A, count per molecule (cpm) histograms determined from sFCS data for TF-Chol, TF-PE, and TF-SM in CHO cells showing higher cpm values for TF-Chol (>1000 curves). B, confocal images of CHO cells labeled with nonflipping Abberior Star Red-PEG-Chol and Abberior Star Red-SM. Scale bars are 10 μm. C, diffusion coefficient of Abberior Star Red-PEG-Chol, Abberior Star Red-PEG-PE, and Abberior Star Red-SM in CHO cells. Data are shown as box-and-whisker plot showing median, first and third quartiles, and all the data values. Number of data points are indicated on the graphs.

Conclusion

Cholesterol fulfils major functions in cell biology by involving signaling and shaping cellular membrane structure. Building more quantitative models for the role of cholesterol in signaling demands a better understanding of its lateral diffusion. Here, we investigated the diffusion of fluorescent cholesterol analogues in both model and cellular membranes using advanced imaging and spectroscopy tools as well as molecular simulations. We found that cholesterol moves only slightly faster (≈1.2 times) than phospholipids and sphingolipids in model membranes that are thermodynamically in equilibrium. However, in live cells and embryos, it diffused significantly faster (≈2 times) than phospholipids and sphingolipids. We found that the slower diffusion of phospho- and sphingolipids (and thus faster diffusion of cholesterol) is not due to membrane domain partitioning. The fluorescent cholesterol analogue TF-Chol showed two diffusional components in live cells; one being similar to freely diffusing fluorescent PE analogue TF-PE and the other being faster. On the other hand, TF-SM also showed two diffusional components; one being similar to TF-PE, whereas the other being slower. This slow diffusional component of TF-SM is an indication of trapping (38). Brightness analysis revealed that the fast diffusional component of TF-Chol was due to heterogeneous localization/positioning of cholesterol within the membrane. This can be due to, for instance, asymmetric partitioning between the inner and outer leaflets of the plasma membrane and localization into the mid-plane of the bilayer (55, 57, 58). This is supported by the similar diffusion of cholesterol and phospholipid analogues when they are localized to the outer leaflet of the cell membrane.

Our results suggest an asymmetric localization and diffusion behavior of cholesterol in the membrane. These findings may be used to shed light on membrane asymmetry and heterogeneity. It will be intriguing to investigate the relationship between the complex diffusion behaviors of cholesterol and the membrane leaflet biophysical properties particularly in the context of membrane asymmetry. Moreover, our findings are crucial for membrane biology and naturally create new questions; how can cholesterol contribute to higher order membrane domain formation with sphingomyelin if their diffusion dynamics are so different and how can raft nanodomains be maintained? Are the fast and slow components of SM and Chol different and related to recently reported different forms of SM (59)? Do interactions occur between the fast SM and slow cholesterol, which have similar diffusion dynamics? What is the role of fast-moving cholesterol? Finally how can cholesterol contribute to cellular signaling with such fast diffusion dynamics? Many proteins have been proposed to have a cholesterol binding motif (3, 6, 8, 60, 61). It will also be essential to address how consensus cholesterol-binding motifs have been found in different membrane leaflets and whether it is related to cholesterol leaflet preference (62).
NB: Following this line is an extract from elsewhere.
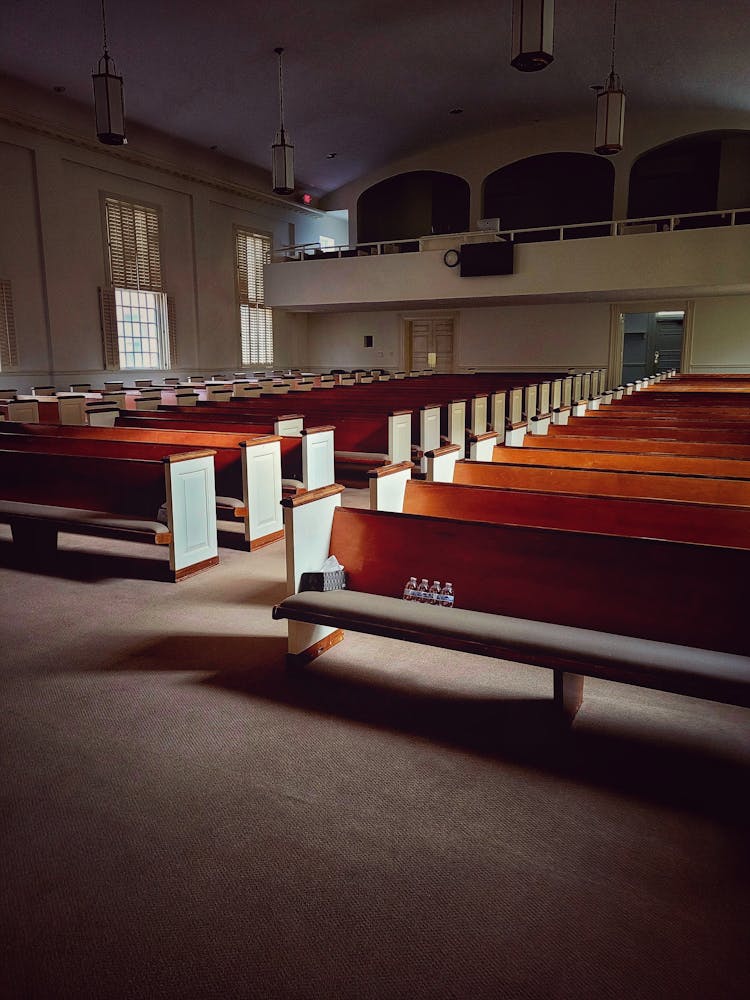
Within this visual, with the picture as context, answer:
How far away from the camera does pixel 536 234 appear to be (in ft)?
47.8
It is important to note that, here we use TF-Chol, a fluorescently-labeled cholesterol analogue that has been proven reliable for many aspects. However, there is still risk of artifacts induced by the fluorescent probe, thus further studies with label-free technologies will be useful to address these vital questions in cell biology. Furthermore, cholesterol localization and flipping may be critical for domain formation as suggested recently (63, 64). Thus, answers to these questions will also contribute to the efforts to understand the functional membrane heterogeneity. Our present measurement and experimental approaches give further guides to solving such long-standing questions.

Experimental procedures

Lipids and fluorescent lipid analogues

We purchased 23-(dipyrrometheneboron difluoride)-24-norcholesterol (TopFluor cholesterol; TF-Chol), 23-(dipyrrometheneboron difluoride)-24-norcholesteryl palmitate (16:0 TF-Chol), 23-(dipyrrometheneboron difluoride)-24-norcholesteryl linoleate (18:2 TF-Chol), 1,2-dioleoyl-sn-glycero-3-phosphocholine (DOPC), TopFluor-sphingomyelin (TF-SM), rhodamine PE, and TopFluor- phosphoethanolamine (TF-PE) from Avanti Polar Lipids. Abberior Star Red-PEG-cholesterol and Abberior Star Red-SM were obtained from Abberior. Cell Mask and NucBlue were obtained from Thermo Fisher Scientific.

Preparation of GUVs

GUVs were prepared with the electroformation method as previously described (65). Briefly, a lipid film was formed on a platinum wire from 1 mg/ml of lipid mix (DOPC). Then, GUVs were formed in 300 mm sucrose solution at room temperature. 10 Hz, 2 V alternative electric current was used for electroformation.

Cell culture and zebrafish embryos

CHO cells were maintained in Dulbecco's modified Eagle's medium/F-12 supplemented with 10% FBS medium and 1% l-glutamine.

For the zebrafish embryos, both female and male WT zebrafish strains were used. Breeding animals were between 3 months old and 2 years old. Zebrafish embryos that were used for the experiments were 24 h post fertilization. Animals were handled in accordance to procedures authorized by the UK Home Office in accordance with UK law (Animals (Scientific Procedures) Act 1986) and the recommendations in the Guide for the Care and Use of Laboratory Animals. All vertebrate animal work was performed at the facilities of Oxford University Biomedical Services. Adult fish were maintained as described previously (66). In brief, adult fish were exposed to 12 h light-12 h dark cycle (8 a.m. to 10 p.m. light; 10 p.m. to 8 a.m. dark), kept in a closed recirculating water system at 27–28.5 °C, fed 3–4 times a day, and kept at 5 fish per 1 liter density. Embryos were staged as described previously (67).

GPMVs

GPMVs were prepared as previously described (34). Briefly, cells seeded on a 60-mm Petri dish (≈70% confluent) were washed with GPMV buffer (150 mm NaCl, 10 mm Hepes, 2 mm CaCl2, pH 7.4) twice. 2 ml of GPMV buffer was added to the cells. 25 mm Paraformaldehyde and 2 mm DTT (final concentrations) were added in the GPMV buffer. The cells were incubated for 2 h at 37 °C. Then, GPMVs were collected by pipetting out the supernatant. For phase-separated GPMVs, 20 mm DTT was used instead of 2 mm. To observe phase separation, cooling GPMVs to 10 °C may be necessary depending on the cell types.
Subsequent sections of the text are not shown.